(Spatial relation data)
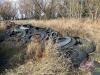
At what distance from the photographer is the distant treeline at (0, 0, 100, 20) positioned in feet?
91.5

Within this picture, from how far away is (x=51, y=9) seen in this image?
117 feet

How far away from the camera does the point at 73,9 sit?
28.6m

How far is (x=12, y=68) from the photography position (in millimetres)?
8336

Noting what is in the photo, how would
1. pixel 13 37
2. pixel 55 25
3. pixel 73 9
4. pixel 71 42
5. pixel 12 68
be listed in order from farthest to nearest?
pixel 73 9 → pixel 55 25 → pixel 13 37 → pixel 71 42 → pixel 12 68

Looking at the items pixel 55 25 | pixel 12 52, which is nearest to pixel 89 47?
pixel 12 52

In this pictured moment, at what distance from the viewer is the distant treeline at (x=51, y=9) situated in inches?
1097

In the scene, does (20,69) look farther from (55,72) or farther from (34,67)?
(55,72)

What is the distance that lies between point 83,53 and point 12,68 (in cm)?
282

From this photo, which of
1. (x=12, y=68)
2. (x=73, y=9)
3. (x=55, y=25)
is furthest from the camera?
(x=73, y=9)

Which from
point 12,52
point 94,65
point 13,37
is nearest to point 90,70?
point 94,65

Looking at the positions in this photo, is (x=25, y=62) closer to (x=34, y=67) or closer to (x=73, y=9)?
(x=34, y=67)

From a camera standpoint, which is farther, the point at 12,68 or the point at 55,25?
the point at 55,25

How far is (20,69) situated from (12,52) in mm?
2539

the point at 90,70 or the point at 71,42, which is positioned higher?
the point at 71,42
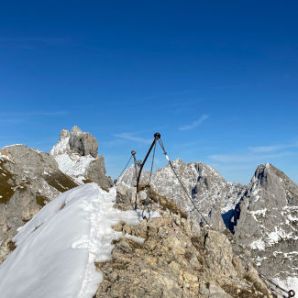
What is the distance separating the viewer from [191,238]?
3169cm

▸ **TO DO**: Copy the records word for word, starting at the line containing "What is the distance that" and ending at the last line of the records, both included. Omit the pictures from your answer.

▸ **FINAL RESULT**:
What is the distance that lies between point 83,53 and point 12,68 (in cm)?
282

From this photo, which of
1. (x=12, y=68)
2. (x=73, y=9)
3. (x=55, y=25)
is furthest from the camera?
(x=73, y=9)

Which from
point 12,52
point 94,65
point 13,37
is nearest to point 90,70?
point 94,65

Looking at the positions in this photo, is (x=25, y=62) closer to (x=34, y=67) or closer to (x=73, y=9)?
(x=34, y=67)

From a camera standpoint, which is farther, the point at 12,68 or the point at 55,25?
the point at 55,25

How far is (20,69) situated from (12,52) in mm?
2539

the point at 90,70 or the point at 71,42, which is positioned higher?
the point at 71,42
What is the distance separating the viewer from [191,238]?
3169cm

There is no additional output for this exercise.